Dr. Yancy, let's start with TOPCAT.[1] It has been a major topic of discussion. To recap, this study had more than 3000 patients with more than 3 years of follow-up, patient age > 50 years, with ejection fractions ≥ 45%. It looked at aldosterone antagonism in heart failure with preserved ejection fraction (HFpEF), which seems to be the elusive diagnosis that we can't do much for. Because there was no mortality benefit, are we making any real headway in the treatment of diastolic dysfunction?

TOPCAT: An Informative Trial

Clyde W. Yancy, MD, MSc: First, I want to thank you for taking an interest in heart failure.

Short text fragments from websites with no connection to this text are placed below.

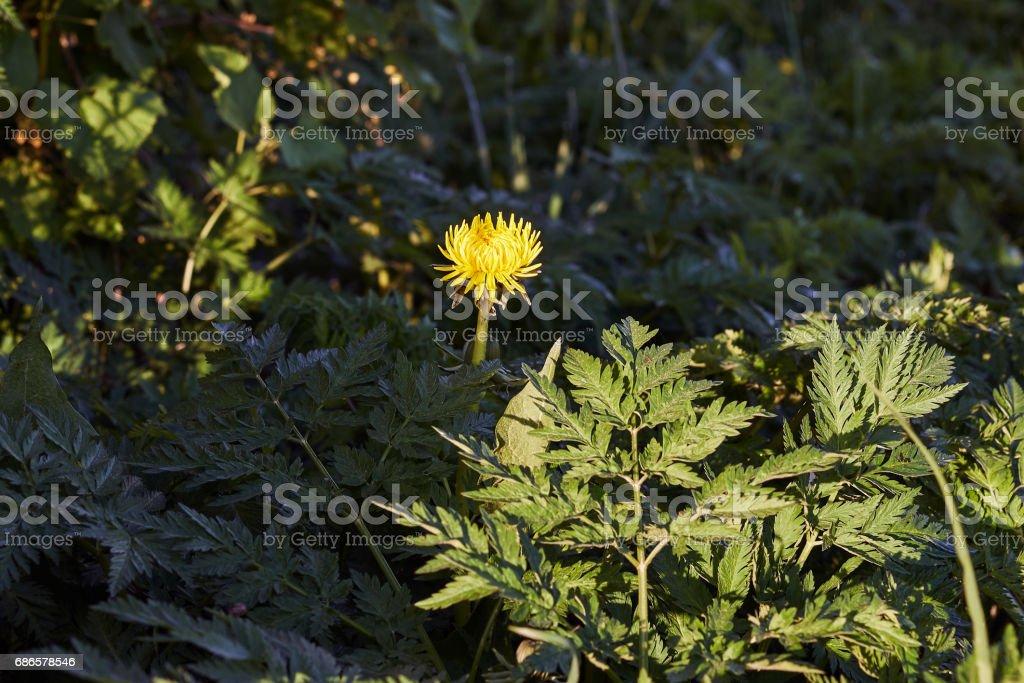 Gele paardebloem royalty free stockfoto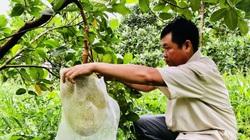 Nhiều nhà vườn mất mùa, trái cây Tết sẽ khan hiếm?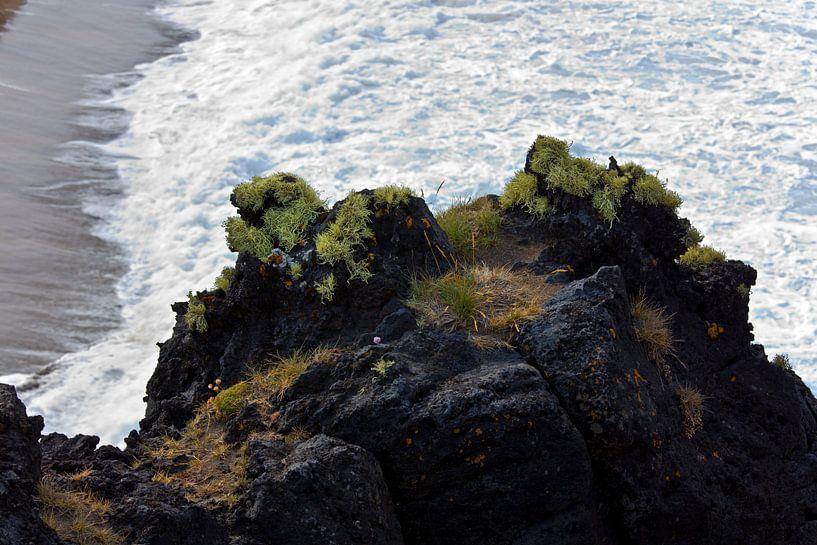 Kust IJsland van Anton de Zeeuw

We have had discussions over the years and have deliberated on all the different trials and tried to understand where the data have taken us. I am delighted that you have seen this as a topic of interest, because it is of interest.

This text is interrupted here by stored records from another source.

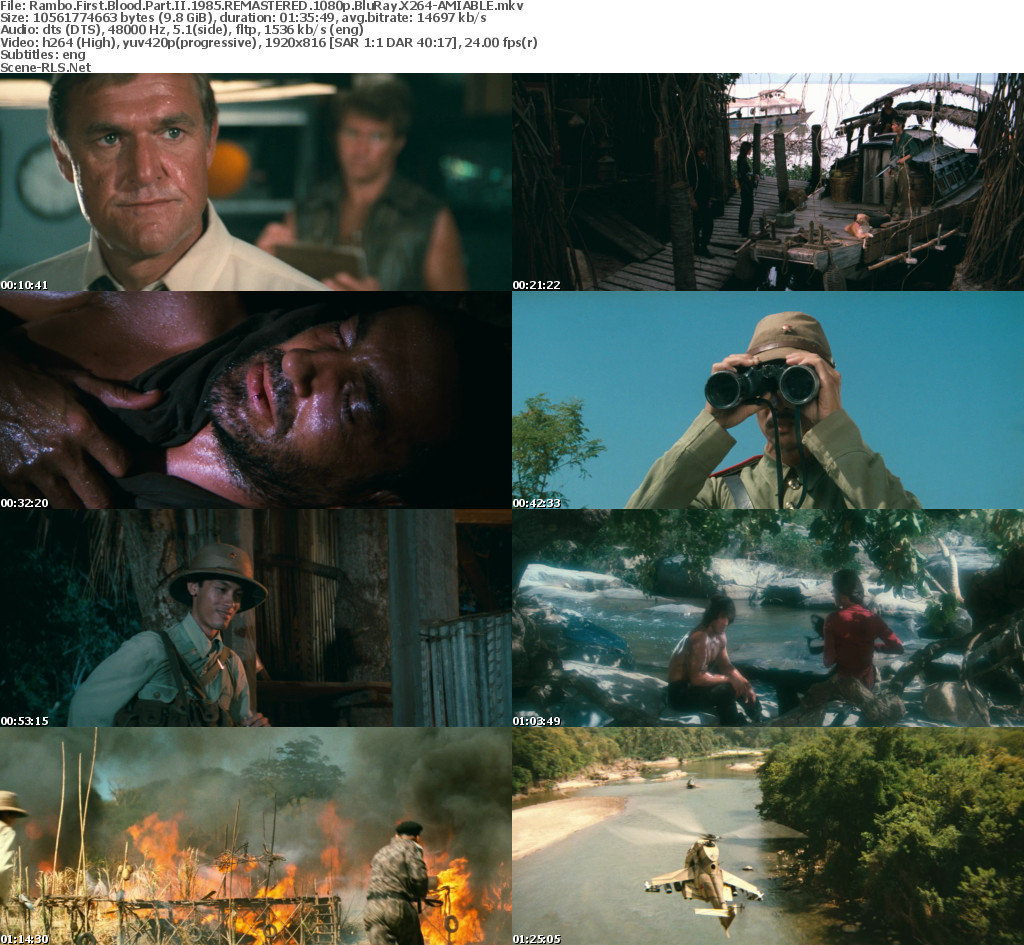 Rambo first blood movie download in hindi   Download Rambo
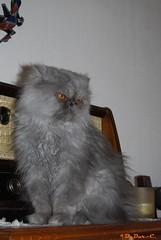 Guetteur (B. Dur-C.) Tags: chat cat gato gatto katz persan persano persian titus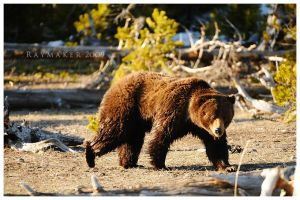 Grizzly Glance by Raymaker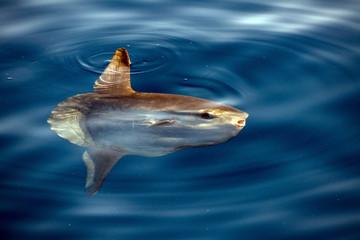 Sunfish underwater while eating jellyfish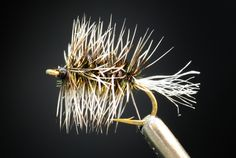 Fly Fish Food: Fly Tying
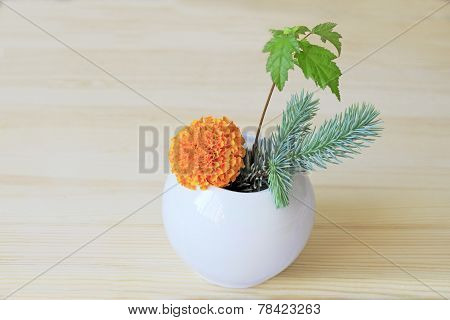 Orange Flower, Branches Of Blue Spruce And Shrubs In A Vase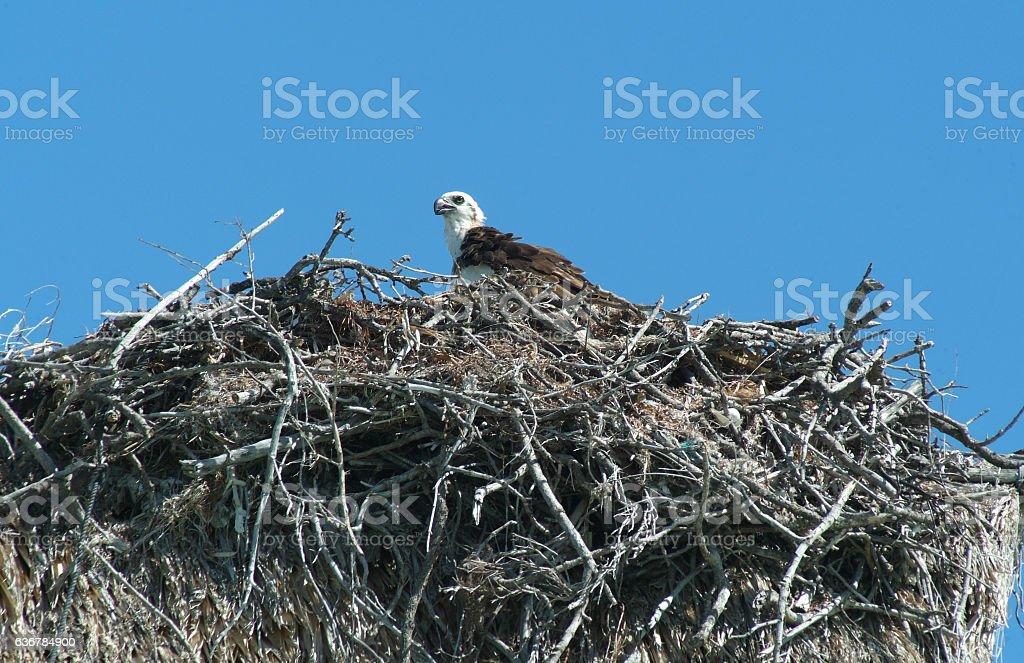 Eagle in the nest at Isla de los Pajaros stock photo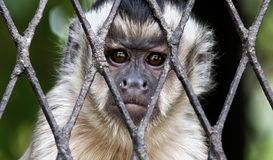 Droevige aap in kooi stock fotografie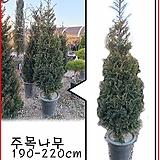 꽃과나무 ] 주목나무 / 정원수 / 공기정화 / 야생화 / 고산지대 / 양지 / 최저-30도 / 한국|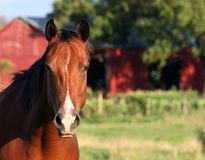 Face-to-Face Horse. A concerned horse on a farm Royalty Free Stock Photos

Let's get to TOPCAT right way. This is an important study. For the moment, let's set aside whether it was positive or negative. Instead, let's think about it as something that gives us more information. One of the principal investigators appropriately described it as "informative."

We should get out of this binary mode of interpreting clinical trials. If it's negative, we dismiss it, and move on; if it's positive, we embrace it, and incorporate it into guidelines as soon as possible.

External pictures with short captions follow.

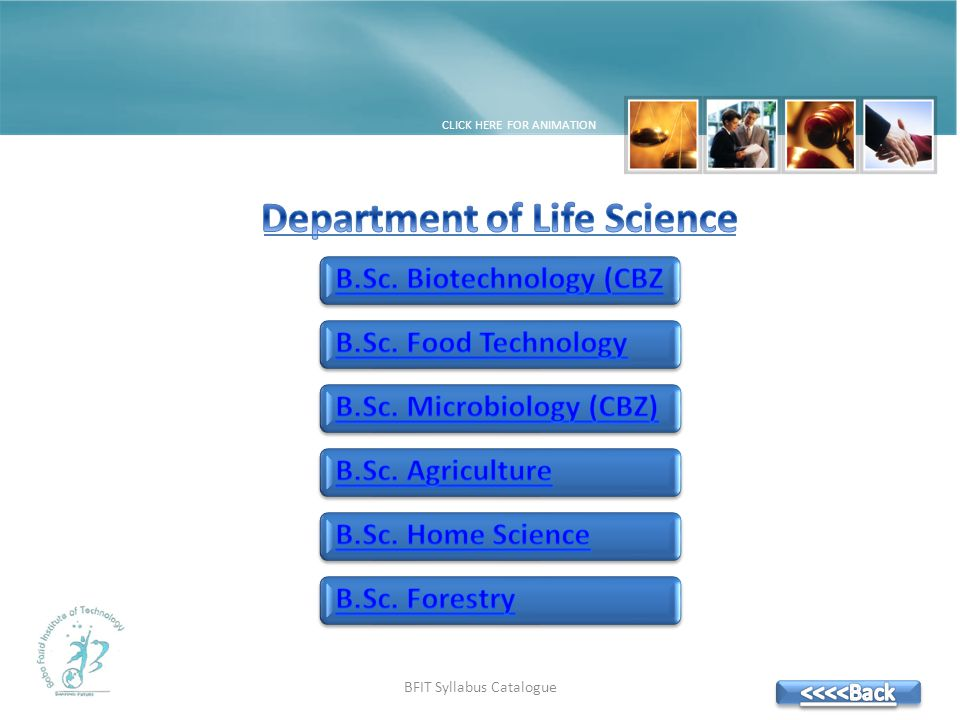 BFIT Syllabus Catalogue CLICK HERE FOR ANIMATION
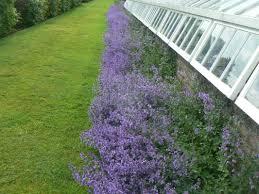 great hedge of nepeta in glenarm castle walled garden gareth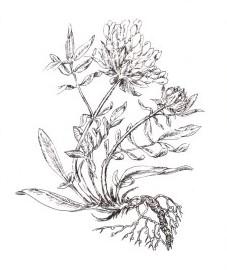 Язвенник целебный, аптечный клевер, бородчатый клевер, златоглав, раневая трава.  цветки язвенника - Anthyllidis vulnerariae flos (ранее: Flores Anthyllidis vulnerariae).
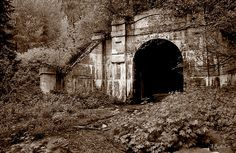 Flourish & Decay - old Cascade rail tunnel in Scenic, WA, the site of our country's biggest rail disaster in 1911.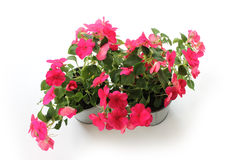 Impatiens balsamina, two flowerpot, white background Stock Image
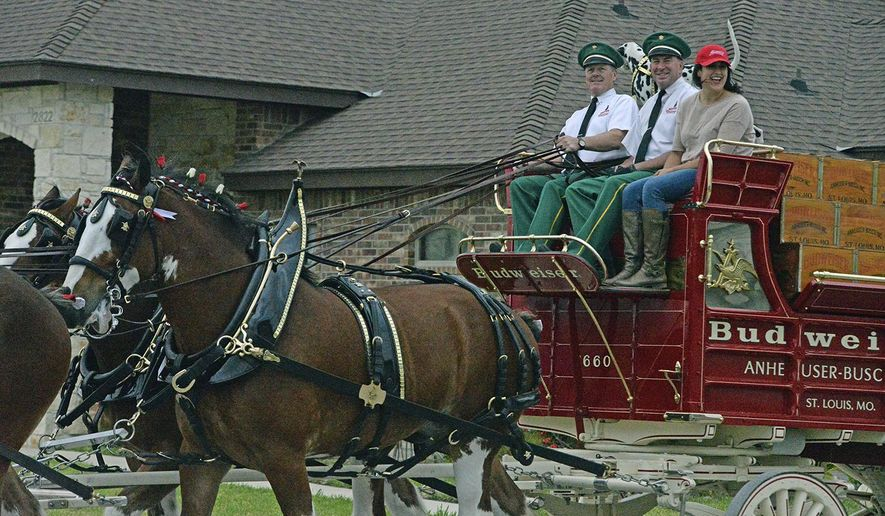 In this photo taken March 2, 2017 Leandra Ruiz was one of two lucky residents of the Valley who was taken a special delivery from the Budweiser Clydesdales at their home. She was also given a ride around her neighborhood on the red Budweiser carriage. (Raul Garcia /Valley Morning Star via AP)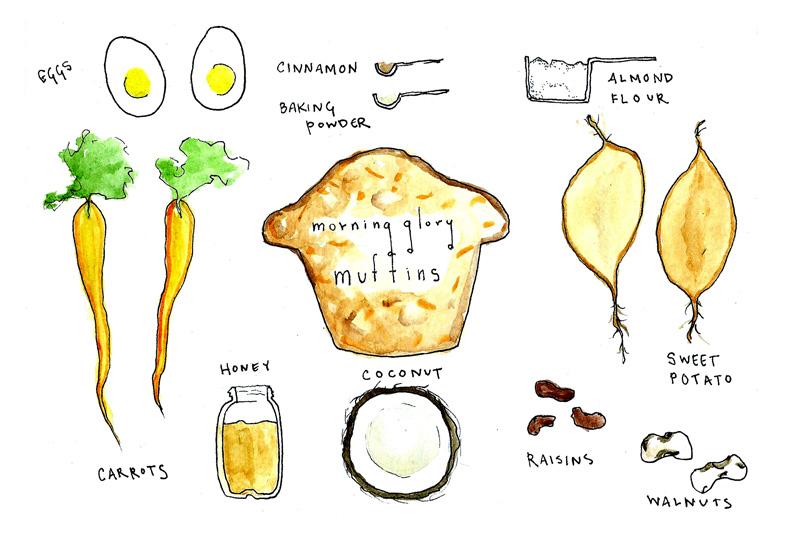 morning glory muffins_sketch.jpg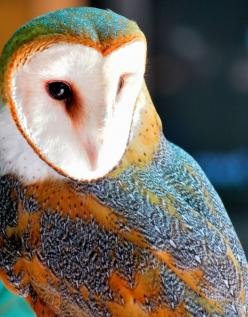 """Your eyes can be so cruel, just as I can be so cruel. How to live without your heart beat...how do I. Live. Without. You?"": Animals, Color, Children, Owls Owls, Beautiful Birds, Photo, Barn Owls, Eye"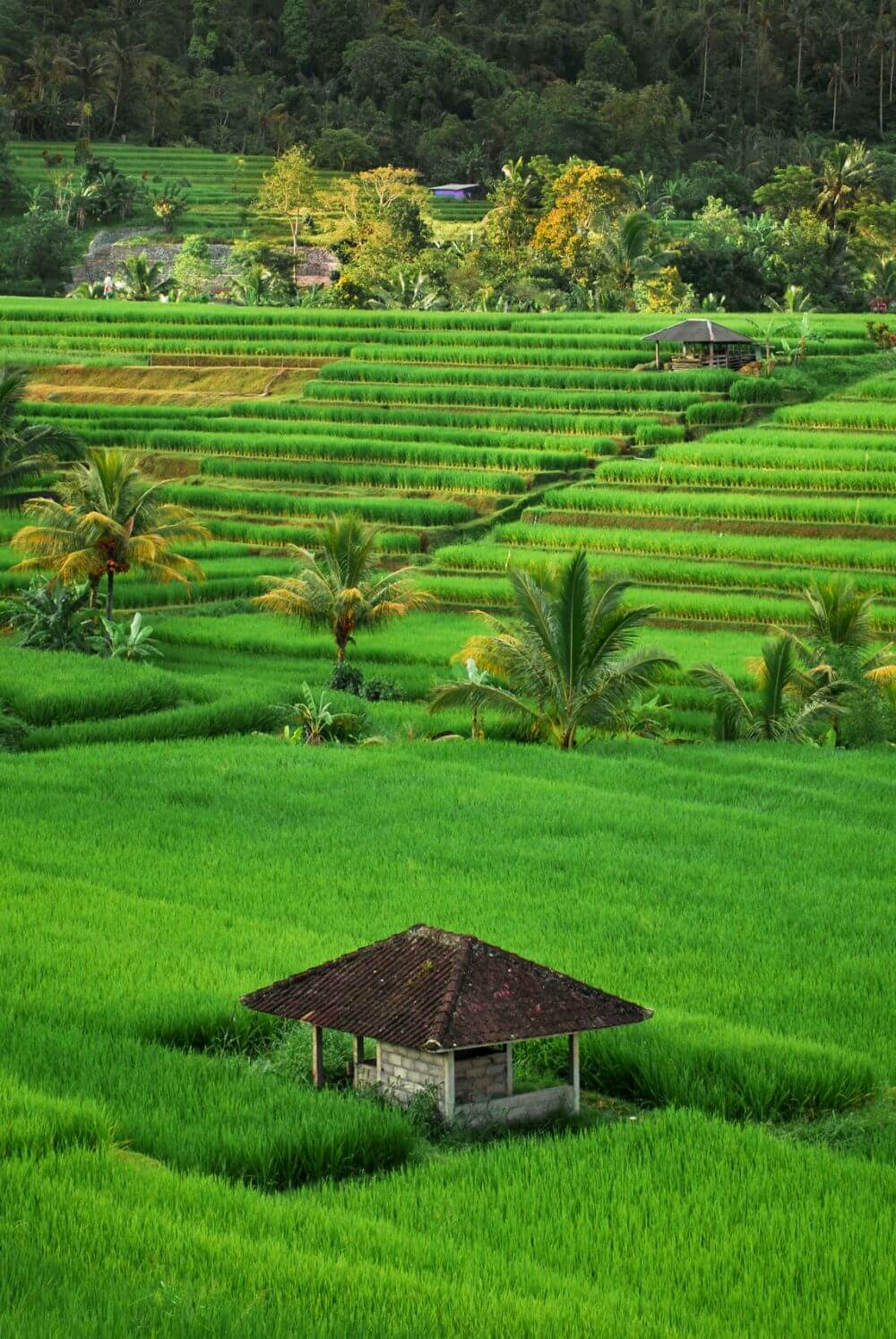 Best places in Bali to take amazing Instagram pictures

There is another dimension here. Does the trial teach us something? Does it inform decision-making? Does it help the clinician or the investigator know more about the patient or the treatment? From that point of view, let's correctly profile this as an informative trial.

Let's talk about the patients in the study. You are correct that these patients are older. They have preserved ejection fractions, but the cut-point was at 45%. I know that you are still in the catheterization laboratory. You know that when you see a ventricle that is at 45%, that is systolic and diastolic dysfunction, and when you see a ventricle at 55%, that is probably just diastolic dysfunction. By definition, this is a heterogeneous group of patients.

The other thing to consider is that the enrollment criteria for patients were simple. Did they have a heart failure hospitalization in the preceding 12 months, or did they have an elevated B-type natriuretic peptide (BNP) level (and the threshold was pretty low: a BNP ≥ 100 pg/mL or an NT-proBNP ≥ 380 pg/mL)? [Editor's note: The speaker meant to say "≥ 360 pg/mL."]

Now pause for a moment and think on what we are talking about. A previous hospitalization or a mildly elevated BNP level was sufficient to get you in the trial. About 28% were in stratum 2, with the natriuretic peptide criterion; the others were with the previous hospitalization criterion. You have the known issues of comorbidities associated with HFpEF (hypertension, atrial fibrillation, renal insufficiency, diabetes, obesity, and sleep apnea), but you also have this mix of left ventricular function phenotypes, and then you have this natriuretic peptide, so it was a very heterogeneous group. It is important that we start from that point.